• [Required work]:
Word for word, set down every record that appears below.
START Supplied records
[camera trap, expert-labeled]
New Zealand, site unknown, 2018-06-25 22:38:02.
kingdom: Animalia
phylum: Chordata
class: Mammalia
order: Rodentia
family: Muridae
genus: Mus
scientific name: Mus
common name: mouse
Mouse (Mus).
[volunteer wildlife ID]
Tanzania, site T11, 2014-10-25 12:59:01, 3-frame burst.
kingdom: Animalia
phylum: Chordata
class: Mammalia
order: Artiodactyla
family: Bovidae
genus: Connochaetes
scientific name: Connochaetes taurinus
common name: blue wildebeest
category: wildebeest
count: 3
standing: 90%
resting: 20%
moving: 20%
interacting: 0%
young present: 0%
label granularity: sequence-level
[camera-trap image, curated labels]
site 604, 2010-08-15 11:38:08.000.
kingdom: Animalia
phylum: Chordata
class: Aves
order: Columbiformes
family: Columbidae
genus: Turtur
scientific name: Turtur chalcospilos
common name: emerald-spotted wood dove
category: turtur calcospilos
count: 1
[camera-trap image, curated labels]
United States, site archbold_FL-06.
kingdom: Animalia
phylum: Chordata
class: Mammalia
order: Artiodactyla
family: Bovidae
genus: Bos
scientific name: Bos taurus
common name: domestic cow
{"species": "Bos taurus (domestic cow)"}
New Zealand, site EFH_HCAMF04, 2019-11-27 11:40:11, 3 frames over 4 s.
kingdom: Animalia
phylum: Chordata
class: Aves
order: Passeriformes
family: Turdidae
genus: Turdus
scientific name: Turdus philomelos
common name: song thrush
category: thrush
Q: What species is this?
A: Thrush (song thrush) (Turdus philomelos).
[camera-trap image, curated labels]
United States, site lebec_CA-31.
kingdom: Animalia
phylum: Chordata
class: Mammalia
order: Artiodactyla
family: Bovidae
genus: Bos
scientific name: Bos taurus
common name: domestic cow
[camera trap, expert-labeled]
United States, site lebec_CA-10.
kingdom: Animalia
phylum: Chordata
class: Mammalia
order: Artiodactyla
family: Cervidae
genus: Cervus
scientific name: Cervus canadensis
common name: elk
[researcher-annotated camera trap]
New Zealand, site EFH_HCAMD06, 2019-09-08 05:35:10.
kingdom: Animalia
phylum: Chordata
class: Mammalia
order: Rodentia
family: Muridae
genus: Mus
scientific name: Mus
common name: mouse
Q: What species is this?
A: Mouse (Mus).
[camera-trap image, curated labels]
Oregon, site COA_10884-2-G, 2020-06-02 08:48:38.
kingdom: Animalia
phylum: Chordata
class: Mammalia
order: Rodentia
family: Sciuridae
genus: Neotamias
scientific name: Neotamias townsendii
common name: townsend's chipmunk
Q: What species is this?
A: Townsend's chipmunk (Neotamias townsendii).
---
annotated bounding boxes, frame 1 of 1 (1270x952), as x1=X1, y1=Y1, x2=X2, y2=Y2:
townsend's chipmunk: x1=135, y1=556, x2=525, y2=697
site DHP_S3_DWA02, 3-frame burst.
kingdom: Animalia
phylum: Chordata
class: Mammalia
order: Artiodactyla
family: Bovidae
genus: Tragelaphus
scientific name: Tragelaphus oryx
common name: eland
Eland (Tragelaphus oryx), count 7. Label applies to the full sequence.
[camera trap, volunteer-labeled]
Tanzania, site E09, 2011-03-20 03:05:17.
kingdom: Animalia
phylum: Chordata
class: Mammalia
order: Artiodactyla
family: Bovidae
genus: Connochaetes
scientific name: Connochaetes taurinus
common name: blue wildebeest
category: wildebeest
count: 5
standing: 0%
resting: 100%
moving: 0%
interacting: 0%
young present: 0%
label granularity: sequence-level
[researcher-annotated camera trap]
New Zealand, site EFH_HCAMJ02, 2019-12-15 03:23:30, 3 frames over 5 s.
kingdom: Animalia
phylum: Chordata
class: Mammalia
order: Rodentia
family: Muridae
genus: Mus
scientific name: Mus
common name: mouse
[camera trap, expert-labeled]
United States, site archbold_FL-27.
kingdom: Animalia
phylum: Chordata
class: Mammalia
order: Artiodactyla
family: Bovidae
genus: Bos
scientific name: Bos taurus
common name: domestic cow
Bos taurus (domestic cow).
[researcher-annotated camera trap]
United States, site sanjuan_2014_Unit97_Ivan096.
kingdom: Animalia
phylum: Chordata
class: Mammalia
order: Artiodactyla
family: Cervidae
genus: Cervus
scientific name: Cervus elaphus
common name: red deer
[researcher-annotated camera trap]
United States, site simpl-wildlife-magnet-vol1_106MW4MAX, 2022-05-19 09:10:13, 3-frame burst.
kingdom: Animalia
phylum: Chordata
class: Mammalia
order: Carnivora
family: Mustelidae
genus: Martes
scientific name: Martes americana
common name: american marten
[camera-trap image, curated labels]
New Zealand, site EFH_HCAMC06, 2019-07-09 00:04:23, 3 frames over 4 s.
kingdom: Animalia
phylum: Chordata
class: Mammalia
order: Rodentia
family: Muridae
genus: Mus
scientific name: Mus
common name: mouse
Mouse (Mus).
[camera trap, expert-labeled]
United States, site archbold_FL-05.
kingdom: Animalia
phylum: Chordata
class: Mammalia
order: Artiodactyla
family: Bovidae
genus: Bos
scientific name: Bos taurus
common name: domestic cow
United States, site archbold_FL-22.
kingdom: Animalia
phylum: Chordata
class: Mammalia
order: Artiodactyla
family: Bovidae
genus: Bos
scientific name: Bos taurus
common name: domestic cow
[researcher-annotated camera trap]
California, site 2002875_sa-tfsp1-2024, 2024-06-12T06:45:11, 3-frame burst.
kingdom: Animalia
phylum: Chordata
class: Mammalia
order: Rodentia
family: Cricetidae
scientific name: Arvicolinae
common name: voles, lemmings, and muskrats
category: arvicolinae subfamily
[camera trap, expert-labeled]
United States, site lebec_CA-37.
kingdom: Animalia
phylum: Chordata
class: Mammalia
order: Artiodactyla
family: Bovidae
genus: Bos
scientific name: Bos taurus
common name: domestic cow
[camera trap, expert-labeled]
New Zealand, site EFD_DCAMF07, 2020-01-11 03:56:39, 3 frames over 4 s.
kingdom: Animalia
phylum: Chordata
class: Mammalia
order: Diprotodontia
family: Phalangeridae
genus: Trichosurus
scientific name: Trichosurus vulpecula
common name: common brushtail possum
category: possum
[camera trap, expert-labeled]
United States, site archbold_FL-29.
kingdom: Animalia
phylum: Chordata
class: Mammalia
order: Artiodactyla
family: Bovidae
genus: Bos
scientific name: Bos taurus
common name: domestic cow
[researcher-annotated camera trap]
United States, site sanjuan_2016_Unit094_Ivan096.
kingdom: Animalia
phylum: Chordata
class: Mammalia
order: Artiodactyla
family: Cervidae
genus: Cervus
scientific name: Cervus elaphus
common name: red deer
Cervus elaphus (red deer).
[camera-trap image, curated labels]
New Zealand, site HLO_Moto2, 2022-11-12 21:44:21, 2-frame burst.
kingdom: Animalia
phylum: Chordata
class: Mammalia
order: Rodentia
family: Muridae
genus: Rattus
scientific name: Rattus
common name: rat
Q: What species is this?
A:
END Supplied records
• [Answer to this problem]:
[camera trap, expert-labeled]
New Zealand, site unknown, 2018-06-25 22:38:02.
kingdom: Animalia
phylum: Chordata
class: Mammalia
order: Rodentia
family: Muridae
genus: Mus
scientific name: Mus
common name: mouse
Mouse (Mus).
[volunteer wildlife ID]
Tanzania, site T11, 2014-10-25 12:59:01, 3-frame burst.
kingdom: Animalia
phylum: Chordata
class: Mammalia
order: Artiodactyla
family: Bovidae
genus: Connochaetes
scientific name: Connochaetes taurinus
common name: blue wildebeest
category: wildebeest
count: 3
standing: 90%
resting: 20%
moving: 20%
interacting: 0%
young present: 0%
label granularity: sequence-level
[camera-trap image, curated labels]
site 604, 2010-08-15 11:38:08.000.
kingdom: Animalia
phylum: Chordata
class: Aves
order: Columbiformes
family: Columbidae
genus: Turtur
scientific name: Turtur chalcospilos
common name: emerald-spotted wood dove
category: turtur calcospilos
count: 1
[camera-trap image, curated labels]
United States, site archbold_FL-06.
kingdom: Animalia
phylum: Chordata
class: Mammalia
order: Artiodactyla
family: Bovidae
genus: Bos
scientific name: Bos taurus
common name: domestic cow
{"species": "Bos taurus (domestic cow)"}
New Zealand, site EFH_HCAMF04, 2019-11-27 11:40:11, 3 frames over 4 s.
kingdom: Animalia
phylum: Chordata
class: Aves
order: Passeriformes
family: Turdidae
genus: Turdus
scientific name: Turdus philomelos
common name: song thrush
category: thrush
Q: What species is this?
A: Thrush (song thrush) (Turdus philomelos).
[camera-trap image, curated labels]
United States, site lebec_CA-31.
kingdom: Animalia
phylum: Chordata
class: Mammalia
order: Artiodactyla
family: Bovidae
genus: Bos
scientific name: Bos taurus
common name: domestic cow
[camera trap, expert-labeled]
United States, site lebec_CA-10.
kingdom: Animalia
phylum: Chordata
class: Mammalia
order: Artiodactyla
family: Cervidae
genus: Cervus
scientific name: Cervus canadensis
common name: elk
[researcher-annotated camera trap]
New Zealand, site EFH_HCAMD06, 2019-09-08 05:35:10.
kingdom: Animalia
phylum: Chordata
class: Mammalia
order: Rodentia
family: Muridae
genus: Mus
scientific name: Mus
common name: mouse
Q: What species is this?
A: Mouse (Mus).
[camera-trap image, curated labels]
Oregon, site COA_10884-2-G, 2020-06-02 08:48:38.
kingdom: Animalia
phylum: Chordata
class: Mammalia
order: Rodentia
family: Sciuridae
genus: Neotamias
scientific name: Neotamias townsendii
common name: townsend's chipmunk
Q: What species is this?
A: Townsend's chipmunk (Neotamias townsendii).
---
annotated bounding boxes, frame 1 of 1 (1270x952), as x1=X1, y1=Y1, x2=X2, y2=Y2:
townsend's chipmunk: x1=135, y1=556, x2=525, y2=697
site DHP_S3_DWA02, 3-frame burst.
kingdom: Animalia
phylum: Chordata
class: Mammalia
order: Artiodactyla
family: Bovidae
genus: Tragelaphus
scientific name: Tragelaphus oryx
common name: eland
Eland (Tragelaphus oryx), count 7. Label applies to the full sequence.
[camera trap, volunteer-labeled]
Tanzania, site E09, 2011-03-20 03:05:17.
kingdom: Animalia
phylum: Chordata
class: Mammalia
order: Artiodactyla
family: Bovidae
genus: Connochaetes
scientific name: Connochaetes taurinus
common name: blue wildebeest
category: wildebeest
count: 5
standing: 0%
resting: 100%
moving: 0%
interacting: 0%
young present: 0%
label granularity: sequence-level
[researcher-annotated camera trap]
New Zealand, site EFH_HCAMJ02, 2019-12-15 03:23:30, 3 frames over 5 s.
kingdom: Animalia
phylum: Chordata
class: Mammalia
order: Rodentia
family: Muridae
genus: Mus
scientific name: Mus
common name: mouse
[camera trap, expert-labeled]
United States, site archbold_FL-27.
kingdom: Animalia
phylum: Chordata
class: Mammalia
order: Artiodactyla
family: Bovidae
genus: Bos
scientific name: Bos taurus
common name: domestic cow
Bos taurus (domestic cow).
[researcher-annotated camera trap]
United States, site sanjuan_2014_Unit97_Ivan096.
kingdom: Animalia
phylum: Chordata
class: Mammalia
order: Artiodactyla
family: Cervidae
genus: Cervus
scientific name: Cervus elaphus
common name: red deer
[researcher-annotated camera trap]
United States, site simpl-wildlife-magnet-vol1_106MW4MAX, 2022-05-19 09:10:13, 3-frame burst.
kingdom: Animalia
phylum: Chordata
class: Mammalia
order: Carnivora
family: Mustelidae
genus: Martes
scientific name: Martes americana
common name: american marten
[camera-trap image, curated labels]
New Zealand, site EFH_HCAMC06, 2019-07-09 00:04:23, 3 frames over 4 s.
kingdom: Animalia
phylum: Chordata
class: Mammalia
order: Rodentia
family: Muridae
genus: Mus
scientific name: Mus
common name: mouse
Mouse (Mus).
[camera trap, expert-labeled]
United States, site archbold_FL-05.
kingdom: Animalia
phylum: Chordata
class: Mammalia
order: Artiodactyla
family: Bovidae
genus: Bos
scientific name: Bos taurus
common name: domestic cow
United States, site archbold_FL-22.
kingdom: Animalia
phylum: Chordata
class: Mammalia
order: Artiodactyla
family: Bovidae
genus: Bos
scientific name: Bos taurus
common name: domestic cow
[researcher-annotated camera trap]
California, site 2002875_sa-tfsp1-2024, 2024-06-12T06:45:11, 3-frame burst.
kingdom: Animalia
phylum: Chordata
class: Mammalia
order: Rodentia
family: Cricetidae
scientific name: Arvicolinae
common name: voles, lemmings, and muskrats
category: arvicolinae subfamily
[camera trap, expert-labeled]
United States, site lebec_CA-37.
kingdom: Animalia
phylum: Chordata
class: Mammalia
order: Artiodactyla
family: Bovidae
genus: Bos
scientific name: Bos taurus
common name: domestic cow
[camera trap, expert-labeled]
New Zealand, site EFD_DCAMF07, 2020-01-11 03:56:39, 3 frames over 4 s.
kingdom: Animalia
phylum: Chordata
class: Mammalia
order: Diprotodontia
family: Phalangeridae
genus: Trichosurus
scientific name: Trichosurus vulpecula
common name: common brushtail possum
category: possum
[camera trap, expert-labeled]
United States, site archbold_FL-29.
kingdom: Animalia
phylum: Chordata
class: Mammalia
order: Artiodactyla
family: Bovidae
genus: Bos
scientific name: Bos taurus
common name: domestic cow
[researcher-annotated camera trap]
United States, site sanjuan_2016_Unit094_Ivan096.
kingdom: Animalia
phylum: Chordata
class: Mammalia
order: Artiodactyla
family: Cervidae
genus: Cervus
scientific name: Cervus elaphus
common name: red deer
Cervus elaphus (red deer).
[camera-trap image, curated labels]
New Zealand, site HLO_Moto2, 2022-11-12 21:44:21, 2-frame burst.
kingdom: Animalia
phylum: Chordata
class: Mammalia
order: Rodentia
family: Muridae
genus: Rattus
scientific name: Rattus
common name: rat
Q: What species is this?
A:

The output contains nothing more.